When I hear some say that veterans with PTSD do not deserve a Purple Heart, I can only conclude they simply do not even understand what the term actually means.
Post=After, Trauma=Wound, Stress=State of mental or emotional strain or tension resulting from adverse or very demanding circumstances and Disorder=Out of order.
In other words, things happened while your life was on the line and you got wounded to the point where your mind and body were stressed out and then everything got jumbled up.
Here's the thing though they don't tell you. After it, wounds heal and stress eases up with help and then things can be put back into some kind of order.

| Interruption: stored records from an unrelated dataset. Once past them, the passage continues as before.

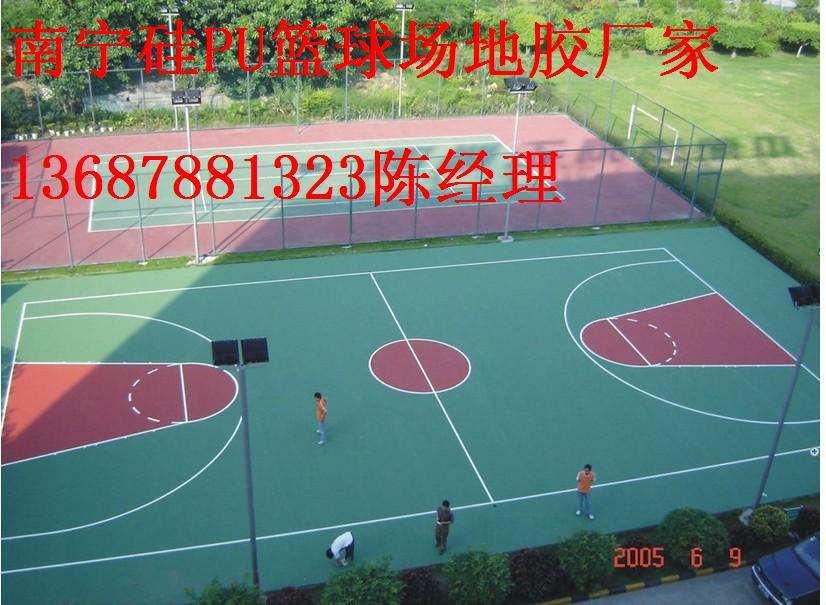 南宁PVC运动地胶,南宁硅PU篮球场地板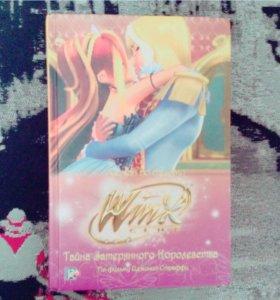 """Книга Winx""""тайна затерянного королевства"""""""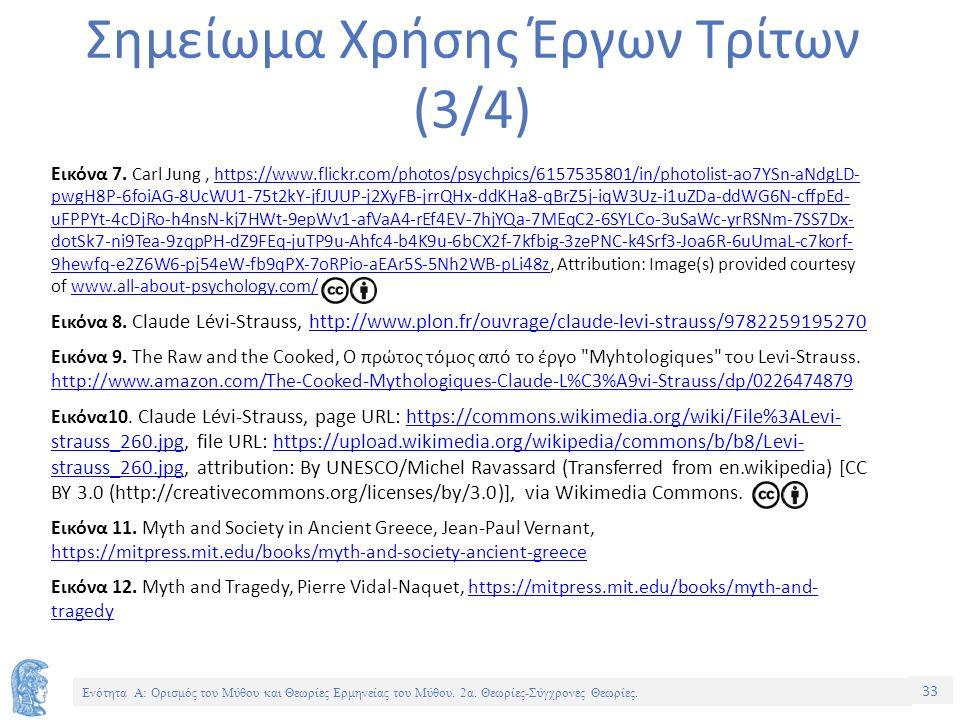 32 Ενότητα Α: Ορισμός του Μύθου και Θεωρίες Ερμηνείας του Μύθου.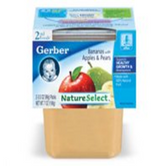 Gerber All-Natural - Apples -2ct
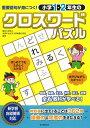 小学1・2年生のクロスワードパズル 重要語句が身につく! [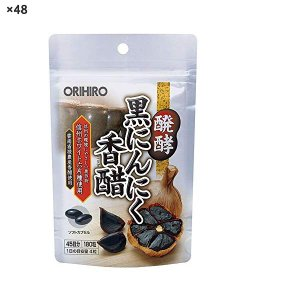 【48点セット】【サプリメント】オリヒロ 醗酵黒にんにく香醋 180粒    農薬や化学肥料を使用せ...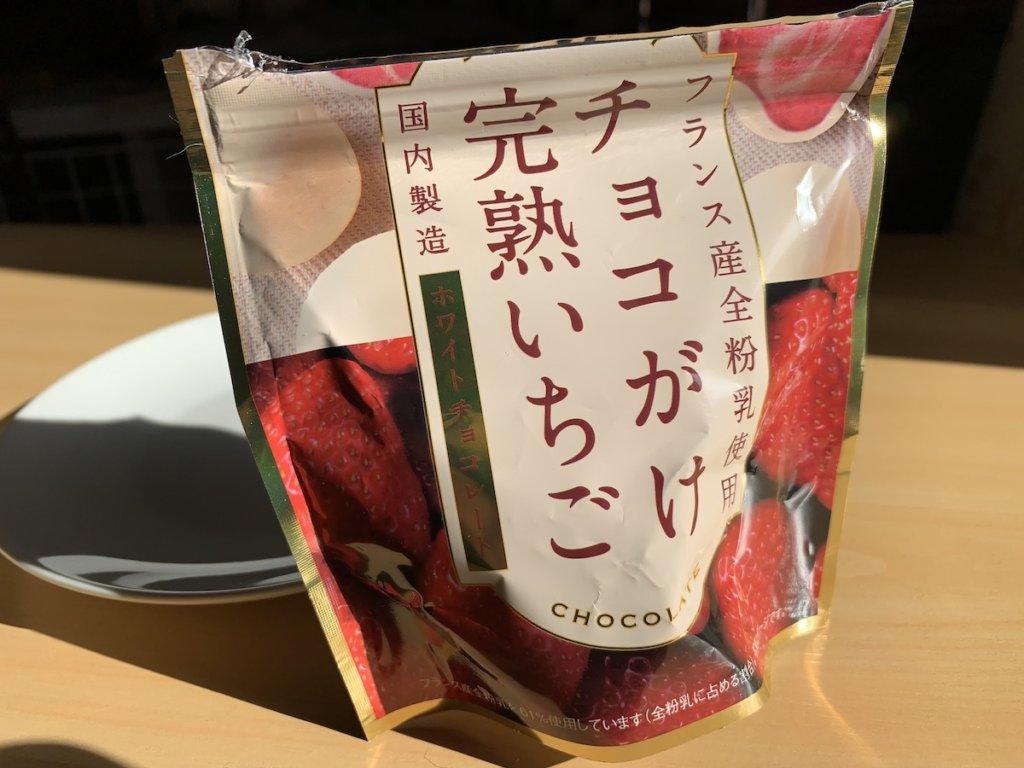チョコがけ完熟いちご フリーズドライ ホワイトチョコレート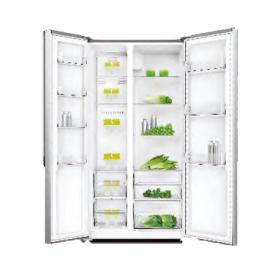 Холодильник SHIVAKI SBS-530DNFW | Rustirka.RU - Интернет-магазин надежной бытовой техники в Москве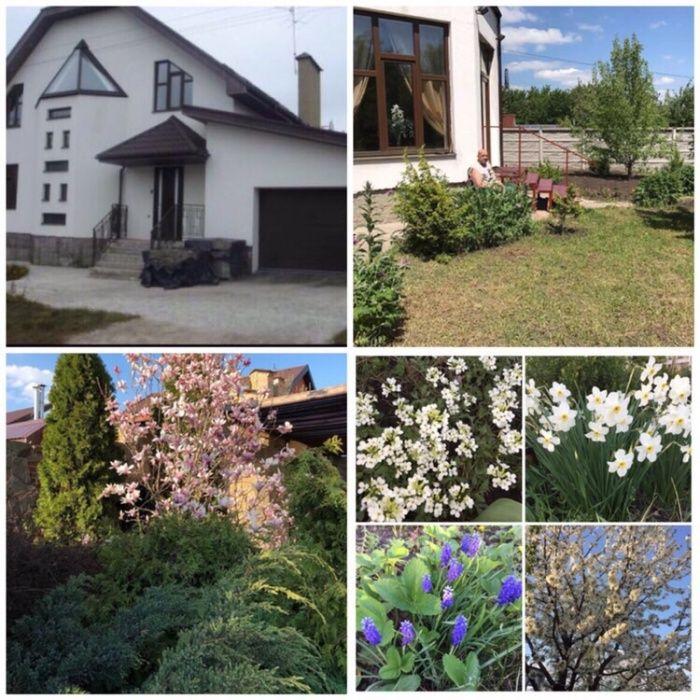 Пансион для престарелых херсон украина платные социальные услуги в бюджетных учреждениях специальных домах для пожилых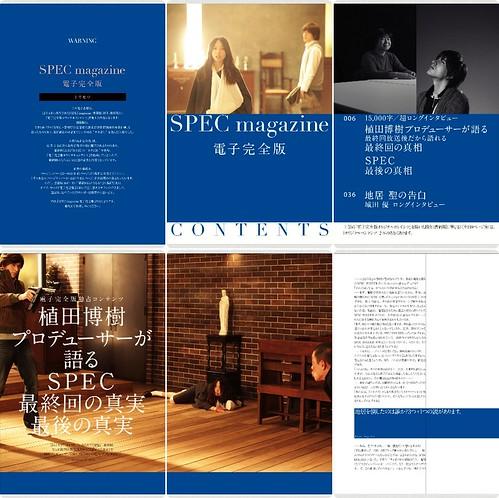 App - SPEC magazine 1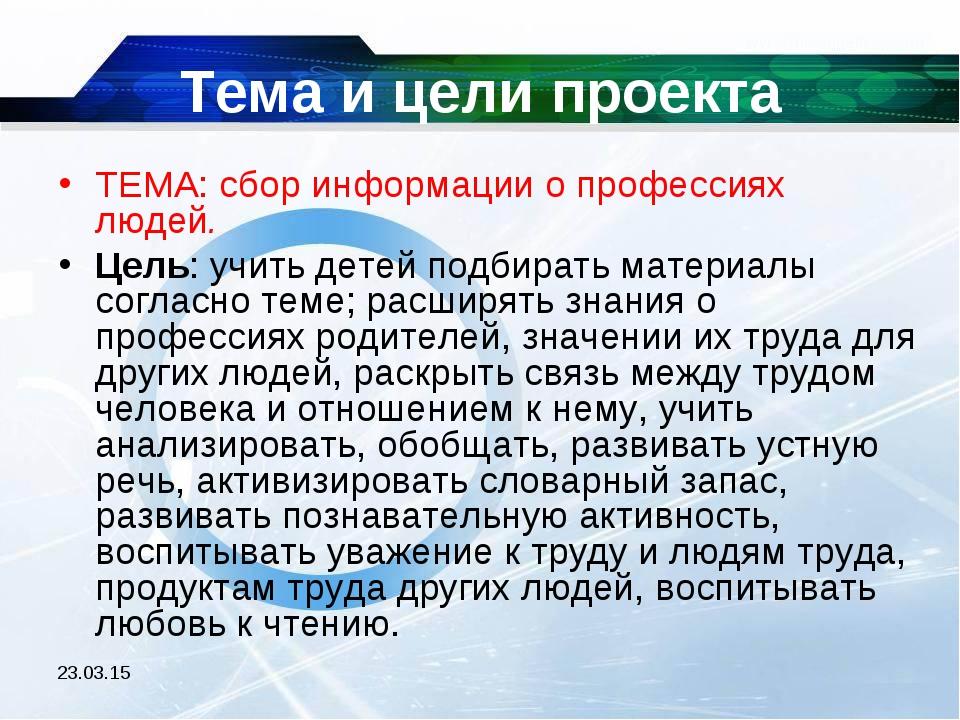 * Тема и цели проекта ТЕМА: сбор информации о профессиях людей. Цель: учить д...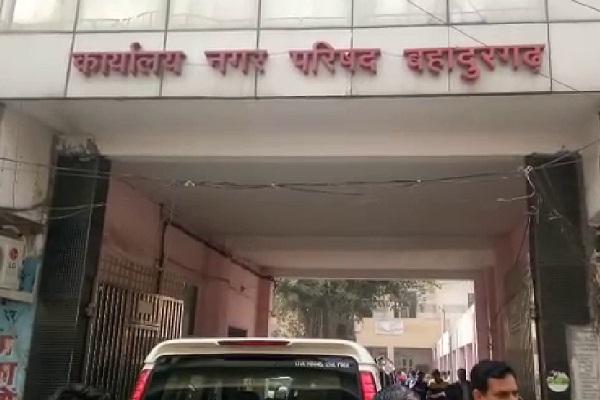 PunjabKesari, nagar parishad bahadurgarh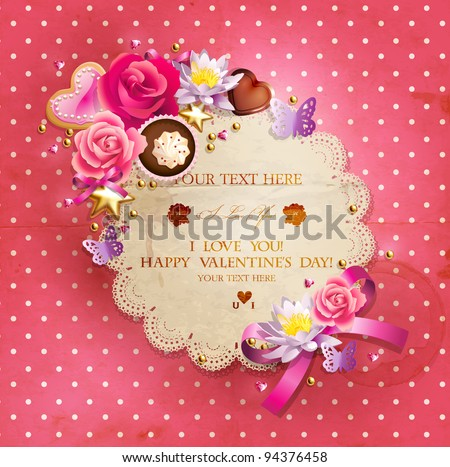 Valentine`s Day lacy frame for your text decorated with sweets cupcakes cookies roses and golden beads.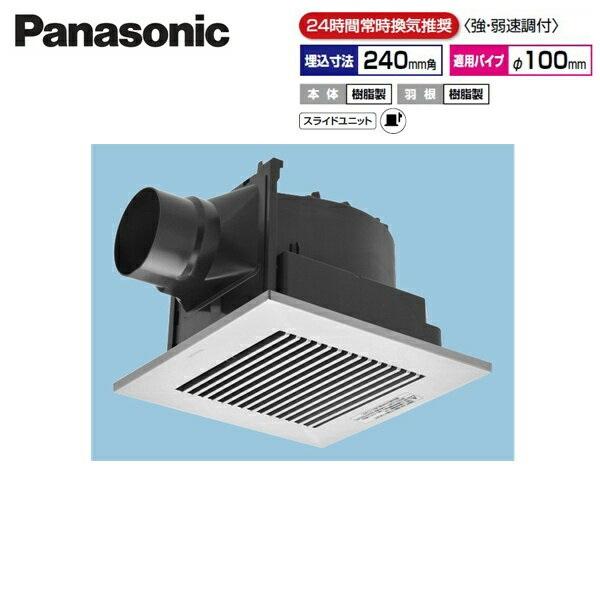 [FY-24JG8V/86]パナソニック[Panasonic]天井埋込形換気扇[24時間常時換気][ルーバーセット]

Just like with everything else, not the same order they were in before, but differently. Just like you are not the cause of what war did to you and was out of your control, what you do afterwards is in your control.
It is a wound caused by an outside force that penetrated your skin and you can still feel the heat while your body was pushed to the limits of humanity. You can still smell the same things you had to suffer with back then, like diesel fuel. You can still hear the same sounds like machine guns, cannons and helicopters along with screams and dying breathes.
You can still remember every decision you ever made and still argue between what you knew in that millisecond of time and what you know now.
The trick is understanding that it is a wound and left untreated it spreads out to every other part of your life like and infection destroying whatever it comes into contact with until you fight back with everything your body needs to defeat it.
“Real men despise battle, but will never run from it.” ― George Washington
There should be no stigma attached to this at all and there will not be as soon as all of you understand exactly what it is and finally accept the fact that you would not have it IF YOU DID NOT PUT YOUR LIFE ON THE LINE BEING WILLING TO DIE FOR SOMEONE ELSE.
Civilians get PTSD but it is a totally different type and the only reason they know what it is, is because veterans came back and fought for all the research. Keep fighting!
I’ve treated veterans with PTSD. It’s time to make them eligible for the Purple Heart.
Washington Post
By Nathaniel P. Morris
July 22, 2016
According to the Department of Veterans Affairs, PTSD afflicts up to one in five veterans from Iraq and Afghanistan in a given year, and as many as one in three veterans from earlier conflicts like Vietnam during their lifetime. As of 2013, roughly 400,000 veterans affiliated with the VA carried this diagnosis.Over the last decade, a controversial question has surrounded the Purple Heart: do veterans with post-traumatic stress disorder deserve it?
The Pentagon currently does not award Purple Hearts to veterans suffering from PTSD. Supporters of this policy argue physical wounds have always determined eligibility for the Purple Heart. Some believe the science regarding PTSD is too primitive; indeed symptoms can be difficult to diagnose, and objective tests remain elusive. There are concerns that some veterans might attempt to fake the diagnosis.
But critics say that denying Purple Hearts to these veterans reinforces the stigmatization of mental illness—in other words, that conditions of the mind are less real than conditions of the body. As a physician who has worked with veterans suffering from PTSD, I can tell you the manifestations of this condition are very real. Symptoms can include flashbacks, paralyzing anxiety, hypervigilance, and self-harm.